Each field receives a total quality score based on eight key factors each evaluated on a 0-100 scale. The overall score is a composite reflecting the relative importance and configured weights of these factors:

  • Completeness: Measures the average completeness of a field across all profiles.
  • Coverage: Assesses the adequacy of data quality checks for the field.
  • Conformity: Checks alignment with standards defined by quality checks.
  • Consistency: Ensures uniformity in type and scale across all data representations.
  • Precision: Evaluates the resolution of field values against defined quality checks.
  • Timeliness: Gauges data availability according to schedule inheriting the container's timeliness.
  • Volumetrics: Analyzes consistency in data size and shape over time inheriting the container's volumetrics.
  • Accuracy: Determines the fidelity of field values to their real-world counterparts.

Quality Scoring a Container

A container is any structured data entity such as a table or dataframe that comprises multiple fields.
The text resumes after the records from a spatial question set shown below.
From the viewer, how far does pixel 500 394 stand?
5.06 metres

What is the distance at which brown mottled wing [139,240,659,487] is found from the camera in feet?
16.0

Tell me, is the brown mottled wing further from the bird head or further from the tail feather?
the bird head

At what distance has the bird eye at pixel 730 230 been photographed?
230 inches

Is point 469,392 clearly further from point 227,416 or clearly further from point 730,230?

Containers are scored using the same eight factors with each factor's score derived from a weighted average across its fields. Additional container-specific metrics also influence the total quality score:

  • Shape anomaly adjustments
  • Volumetric checks
  • Scanning frequency
  • Profiling frequency
  • Timeliness assessments through Freshness SLA
  • Impact of Freshness SLA violations

Customizing Quality Score Weights and Decay Time

You can tailor the impact of each quality factor on the total score by adjusting their weights allowing the scoring system to align with your organization’s data governance priorities. Additionally the decay period for considering past data events defaults to 180 days but can be customized to fit your operational needs ensuring the scores reflect the most relevant data quality insights.

Factor Impacting Rule Types

Specific check rule types are considered for factor score calculations at the field level for the following factors.

Conformity Rule Types

RuleType.matchesPattern
RuleType.minLength
RuleType.maxLength
RuleType.isReplicaOf
RuleType.isType
RuleType.entityResolution
RuleType.expectedSchema
RuleType.fieldCount
RuleType.isCreditCard
RuleType.isAddress
RuleType.containsCreditCard
RuleType.containsUrl
RuleType.containsEmail
RuleType.containsSocialSecurityNumber
RuleType.minPartitionSize
RuleType.maxPartitionSize

Precision Rule Types

RuleType.afterDateTime
RuleType.beforeDateTime
RuleType.between
RuleType.betweenTimes
RuleType.equalTo
RuleType.equalToField
RuleType.greaterThan
RuleType.greaterThanField
RuleType.lessThan
RuleType.lessThanField
RuleType.maxValue
RuleType.minValue
RuleType.notFuture
RuleType.notNegative
RuleType.positive
RuleType.predictedBy
RuleType.sum

Volumetric Rule Types

RuleType.timeDistributionSize 
RuleType.minPartitionSize 
RuleType.maxPartitionSize

Last update: June 14, 2024